__TASK PROMPT__
Starting from the line with "Pablo, aunque es", please copy exactly every line to the end of the listing, but not the pictures.

__DATA PROVIDED__
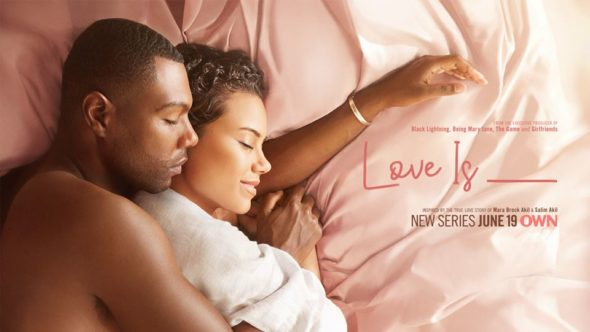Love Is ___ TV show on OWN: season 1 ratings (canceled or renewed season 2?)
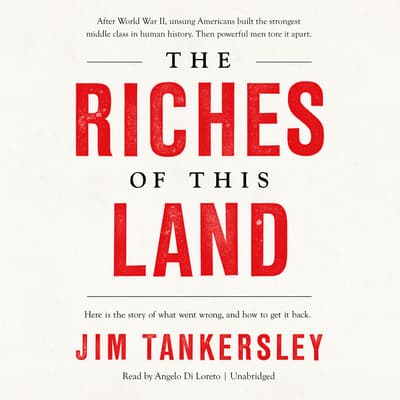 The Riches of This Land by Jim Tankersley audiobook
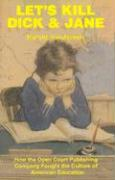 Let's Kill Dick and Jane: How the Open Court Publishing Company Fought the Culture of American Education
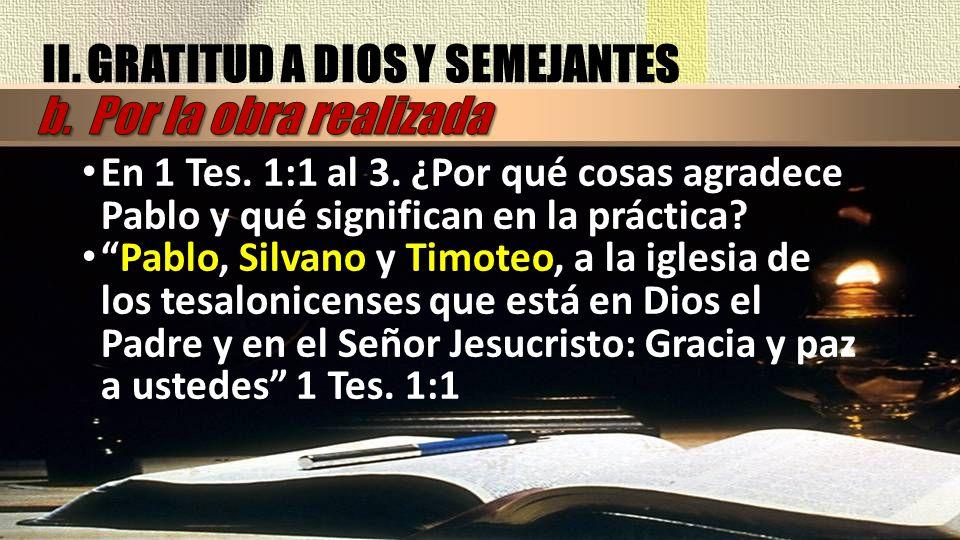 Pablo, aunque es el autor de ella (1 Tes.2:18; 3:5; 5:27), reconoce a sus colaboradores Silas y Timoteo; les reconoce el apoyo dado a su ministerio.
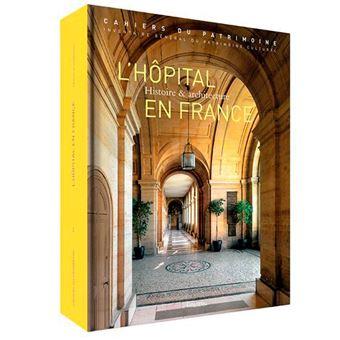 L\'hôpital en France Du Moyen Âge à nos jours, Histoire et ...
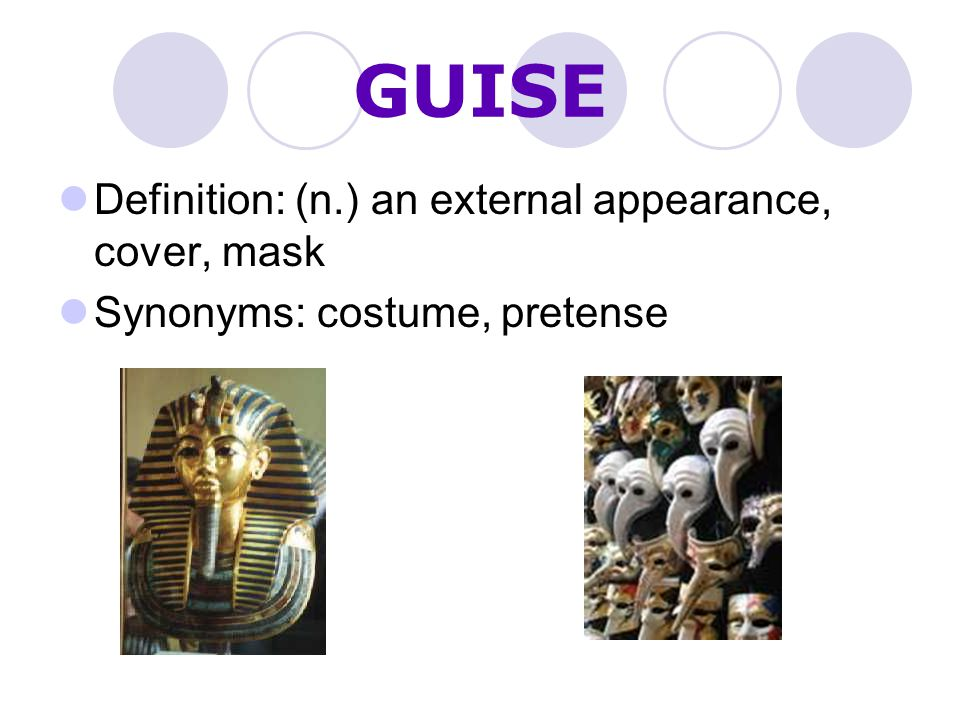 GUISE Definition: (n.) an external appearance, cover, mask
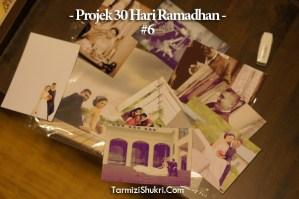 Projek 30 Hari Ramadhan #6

__RESPONSE AREA__
 Pablo, aunque es el autor de ella (1 Tes.2:18; 3:5; 5:27), reconoce a sus colaboradores Silas y Timoteo; les reconoce el apoyo dado a su ministerio.
 L\'hôpital en France Du Moyen Âge à nos jours, Histoire et ...
 GUISE Definition: (n.) an external appearance, cover, mask
 Projek 30 Hari Ramadhan #6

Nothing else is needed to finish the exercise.